═════ Available data ═════

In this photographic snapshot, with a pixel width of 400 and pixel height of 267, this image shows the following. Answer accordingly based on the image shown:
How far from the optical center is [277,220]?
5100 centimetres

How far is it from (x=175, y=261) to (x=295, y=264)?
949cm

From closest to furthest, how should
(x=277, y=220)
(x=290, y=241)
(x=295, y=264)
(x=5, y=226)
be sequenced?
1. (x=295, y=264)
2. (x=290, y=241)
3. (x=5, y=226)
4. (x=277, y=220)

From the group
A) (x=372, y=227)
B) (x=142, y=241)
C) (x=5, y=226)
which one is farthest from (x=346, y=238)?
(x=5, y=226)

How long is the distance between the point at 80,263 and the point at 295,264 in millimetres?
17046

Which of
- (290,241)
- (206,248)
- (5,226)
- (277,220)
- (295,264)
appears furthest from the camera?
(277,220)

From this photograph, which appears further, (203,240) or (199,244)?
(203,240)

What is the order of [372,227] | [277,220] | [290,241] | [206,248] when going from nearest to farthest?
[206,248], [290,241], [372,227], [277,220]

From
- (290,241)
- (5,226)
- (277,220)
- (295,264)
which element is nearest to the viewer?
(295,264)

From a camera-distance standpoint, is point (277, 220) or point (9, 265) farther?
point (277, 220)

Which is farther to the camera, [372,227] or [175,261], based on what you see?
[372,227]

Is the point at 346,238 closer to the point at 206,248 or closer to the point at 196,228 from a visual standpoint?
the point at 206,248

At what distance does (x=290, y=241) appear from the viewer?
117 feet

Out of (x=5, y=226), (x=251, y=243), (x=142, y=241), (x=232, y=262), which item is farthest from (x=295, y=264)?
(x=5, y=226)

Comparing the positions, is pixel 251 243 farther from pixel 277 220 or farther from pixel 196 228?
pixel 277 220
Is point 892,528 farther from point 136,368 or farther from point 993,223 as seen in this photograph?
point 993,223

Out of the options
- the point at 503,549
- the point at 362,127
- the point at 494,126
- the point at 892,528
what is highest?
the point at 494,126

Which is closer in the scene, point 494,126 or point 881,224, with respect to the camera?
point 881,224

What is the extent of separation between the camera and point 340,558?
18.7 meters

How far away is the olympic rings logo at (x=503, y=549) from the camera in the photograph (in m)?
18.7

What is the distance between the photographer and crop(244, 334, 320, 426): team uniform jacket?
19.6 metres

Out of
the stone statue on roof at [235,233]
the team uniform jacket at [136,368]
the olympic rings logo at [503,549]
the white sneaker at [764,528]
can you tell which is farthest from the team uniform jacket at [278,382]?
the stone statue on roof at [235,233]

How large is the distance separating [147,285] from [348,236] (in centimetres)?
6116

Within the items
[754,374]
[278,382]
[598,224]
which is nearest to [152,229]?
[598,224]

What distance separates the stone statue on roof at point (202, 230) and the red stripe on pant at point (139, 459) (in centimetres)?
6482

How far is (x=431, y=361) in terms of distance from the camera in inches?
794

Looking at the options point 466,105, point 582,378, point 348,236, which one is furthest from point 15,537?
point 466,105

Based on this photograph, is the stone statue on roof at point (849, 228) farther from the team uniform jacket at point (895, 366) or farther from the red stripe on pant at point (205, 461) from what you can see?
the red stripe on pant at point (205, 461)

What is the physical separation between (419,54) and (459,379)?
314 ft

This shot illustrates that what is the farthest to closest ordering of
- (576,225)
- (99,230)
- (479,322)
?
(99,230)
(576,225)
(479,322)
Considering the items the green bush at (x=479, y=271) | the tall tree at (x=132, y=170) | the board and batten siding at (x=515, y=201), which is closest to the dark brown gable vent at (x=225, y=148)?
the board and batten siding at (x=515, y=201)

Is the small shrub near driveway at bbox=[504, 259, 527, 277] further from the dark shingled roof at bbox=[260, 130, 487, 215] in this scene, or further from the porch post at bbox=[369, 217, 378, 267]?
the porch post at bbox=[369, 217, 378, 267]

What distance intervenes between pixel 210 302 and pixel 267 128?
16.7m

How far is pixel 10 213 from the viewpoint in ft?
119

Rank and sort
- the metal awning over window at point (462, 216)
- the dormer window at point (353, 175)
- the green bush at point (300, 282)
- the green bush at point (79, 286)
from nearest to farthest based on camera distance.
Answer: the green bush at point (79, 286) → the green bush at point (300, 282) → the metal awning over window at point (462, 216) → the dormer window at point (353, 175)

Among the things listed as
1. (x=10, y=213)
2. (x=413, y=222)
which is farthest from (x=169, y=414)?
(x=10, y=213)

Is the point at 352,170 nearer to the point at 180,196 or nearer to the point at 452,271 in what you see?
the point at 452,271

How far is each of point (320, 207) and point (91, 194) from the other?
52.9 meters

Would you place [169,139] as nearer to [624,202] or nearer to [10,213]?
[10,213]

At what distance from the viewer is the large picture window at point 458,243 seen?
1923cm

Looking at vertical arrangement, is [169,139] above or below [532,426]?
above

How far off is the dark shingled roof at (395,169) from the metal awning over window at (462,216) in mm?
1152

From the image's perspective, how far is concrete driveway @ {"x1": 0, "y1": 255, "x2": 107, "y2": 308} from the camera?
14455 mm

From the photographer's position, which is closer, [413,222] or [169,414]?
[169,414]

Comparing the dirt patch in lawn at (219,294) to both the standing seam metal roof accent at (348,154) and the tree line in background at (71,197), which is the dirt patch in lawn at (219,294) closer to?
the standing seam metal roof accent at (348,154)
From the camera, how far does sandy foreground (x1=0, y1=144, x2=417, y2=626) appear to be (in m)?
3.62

═════
═════ Available data ═════

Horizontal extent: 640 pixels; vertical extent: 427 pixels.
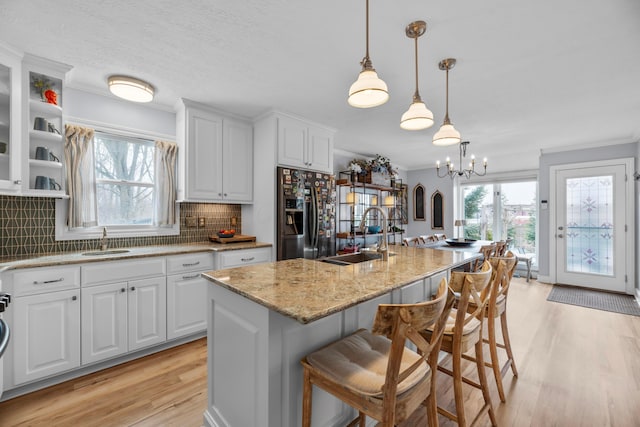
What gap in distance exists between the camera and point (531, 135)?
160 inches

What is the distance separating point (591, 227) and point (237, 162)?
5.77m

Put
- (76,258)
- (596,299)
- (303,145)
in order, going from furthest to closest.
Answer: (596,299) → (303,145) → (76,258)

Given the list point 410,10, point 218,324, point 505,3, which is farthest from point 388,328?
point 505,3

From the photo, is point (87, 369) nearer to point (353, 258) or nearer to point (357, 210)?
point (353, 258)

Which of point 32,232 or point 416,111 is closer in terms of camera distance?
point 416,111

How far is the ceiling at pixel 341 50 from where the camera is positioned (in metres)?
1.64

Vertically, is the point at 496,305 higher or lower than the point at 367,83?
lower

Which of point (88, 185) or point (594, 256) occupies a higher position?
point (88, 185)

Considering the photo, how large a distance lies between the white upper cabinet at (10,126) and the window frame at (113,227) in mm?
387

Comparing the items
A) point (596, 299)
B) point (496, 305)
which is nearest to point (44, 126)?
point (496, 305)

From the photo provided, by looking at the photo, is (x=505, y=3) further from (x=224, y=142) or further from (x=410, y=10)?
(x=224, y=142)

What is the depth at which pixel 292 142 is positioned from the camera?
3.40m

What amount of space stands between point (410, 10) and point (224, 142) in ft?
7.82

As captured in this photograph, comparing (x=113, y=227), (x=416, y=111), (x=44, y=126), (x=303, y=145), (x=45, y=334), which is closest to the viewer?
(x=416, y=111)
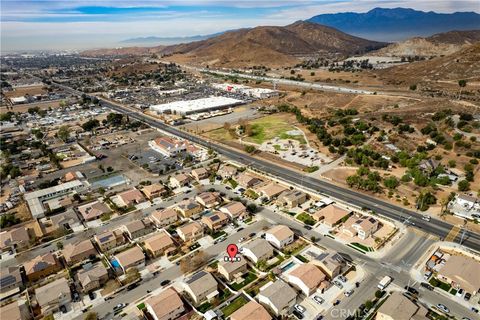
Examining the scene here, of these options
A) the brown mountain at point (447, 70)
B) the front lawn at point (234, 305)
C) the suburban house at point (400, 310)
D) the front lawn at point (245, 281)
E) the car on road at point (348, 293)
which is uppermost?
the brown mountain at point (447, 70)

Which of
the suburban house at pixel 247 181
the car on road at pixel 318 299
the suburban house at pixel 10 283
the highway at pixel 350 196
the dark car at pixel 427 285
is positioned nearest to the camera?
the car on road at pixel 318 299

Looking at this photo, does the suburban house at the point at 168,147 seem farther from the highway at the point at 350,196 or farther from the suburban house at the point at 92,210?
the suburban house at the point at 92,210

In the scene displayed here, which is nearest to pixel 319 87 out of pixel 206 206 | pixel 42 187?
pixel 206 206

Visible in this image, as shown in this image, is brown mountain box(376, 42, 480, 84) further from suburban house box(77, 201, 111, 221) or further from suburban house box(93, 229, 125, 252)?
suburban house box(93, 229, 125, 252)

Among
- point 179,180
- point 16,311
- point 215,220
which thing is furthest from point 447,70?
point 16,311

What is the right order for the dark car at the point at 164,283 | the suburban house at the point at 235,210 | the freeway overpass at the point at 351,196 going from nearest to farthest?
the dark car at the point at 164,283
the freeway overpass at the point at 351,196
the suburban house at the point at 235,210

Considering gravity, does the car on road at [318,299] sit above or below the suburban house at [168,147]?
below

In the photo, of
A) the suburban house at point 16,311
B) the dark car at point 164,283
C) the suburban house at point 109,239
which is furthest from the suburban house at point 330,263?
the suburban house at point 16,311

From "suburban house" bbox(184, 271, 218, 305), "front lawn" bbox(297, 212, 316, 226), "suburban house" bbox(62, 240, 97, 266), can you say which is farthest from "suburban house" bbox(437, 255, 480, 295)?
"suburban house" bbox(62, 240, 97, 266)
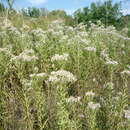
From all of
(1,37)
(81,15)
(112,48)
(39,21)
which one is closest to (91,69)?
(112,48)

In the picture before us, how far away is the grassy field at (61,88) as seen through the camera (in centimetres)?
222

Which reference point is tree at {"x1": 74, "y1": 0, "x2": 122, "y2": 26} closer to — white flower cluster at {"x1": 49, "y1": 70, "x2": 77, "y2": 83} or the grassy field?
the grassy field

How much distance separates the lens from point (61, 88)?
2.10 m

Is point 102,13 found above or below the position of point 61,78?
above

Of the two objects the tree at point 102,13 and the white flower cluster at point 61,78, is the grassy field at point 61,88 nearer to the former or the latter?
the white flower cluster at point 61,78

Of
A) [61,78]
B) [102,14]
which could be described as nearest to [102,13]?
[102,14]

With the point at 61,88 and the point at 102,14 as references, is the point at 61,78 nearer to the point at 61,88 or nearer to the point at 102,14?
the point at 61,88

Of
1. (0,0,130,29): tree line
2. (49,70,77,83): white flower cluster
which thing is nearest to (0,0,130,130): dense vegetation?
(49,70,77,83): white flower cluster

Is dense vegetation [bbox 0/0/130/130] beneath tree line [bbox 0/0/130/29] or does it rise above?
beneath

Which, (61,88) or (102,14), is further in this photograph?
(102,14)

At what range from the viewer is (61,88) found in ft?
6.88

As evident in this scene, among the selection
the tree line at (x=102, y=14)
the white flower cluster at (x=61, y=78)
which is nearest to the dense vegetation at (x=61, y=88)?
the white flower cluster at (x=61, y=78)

═════

To do
Tally the lines in the records above that contain the string "items", with case counting. Reply with the number alone.

Exercise solution
3